When you analyze a Docker image you created yourself and execute the commands as above, you won’t see any results. We used a
mykubernetesplanet:0.0.2-SNAPSHOT Docker image we created for a previous post, which contains a Spring Boot MVC application and which is based on the
openjdk:10-jdk Docker image. We would expect the same results as above, but it shows us no vulnerabilities. When analyzing our
mykubernetesplanet Docker image, we also need to provide the
Dockerfile of the Docker image.
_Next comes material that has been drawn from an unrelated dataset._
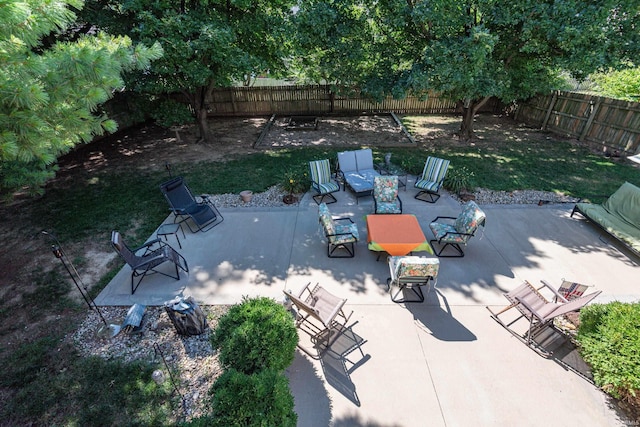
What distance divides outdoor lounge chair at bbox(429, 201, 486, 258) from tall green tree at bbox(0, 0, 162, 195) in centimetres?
567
In order to analyze the
mykubernetesplanet:0.0.2-SNAPSHOT Docker image from DockerHub, we clone the Git repository master branch to our home directory and execute the following command:
$ anchore-cli image add mydeveloperplanet/mykubernetesplanet:0.0.2-SNAPSHOT --dockerfile=/home/developer/mykubernetesplanet/Dockerfile Image Digest: sha256:0d4ec08036b2e2d3fa38130a1d2572d429630868761a9030d0325699fc8a6ddd Parent Digest: sha256:0d4ec08036b2e2d3fa38130a1d2572d429630868761a9030d0325699fc8a6ddd Analysis Status: analyzed Image Type: docker Image ID: 87b6859f00d3ac1f7f12da4732a6bb214f654a8410af8a9c102c3c5bc2cd5b1c Dockerfile Mode: Actual Distro: debian Distro Version: unstable Size: 405416787 Architecture: amd64 Layer Count: 9 Full Tag: docker.io/mydeveloperplanet/mykubernetesplanet:0.0.2-SNAPSHOT
When we retrieve the results with the
vuln command, we receive the same list as for the
openjdk:10-jdk Docker image.
We investigated Anchore Engine as a tool in order to help us identify vulnerabilities in our Docker image. With Anchore Engine, we definitely have a tool which will help us to comply to the item Ensure images are scanned and rebuilt to include security patches from the CIS Docker Community Benchmark.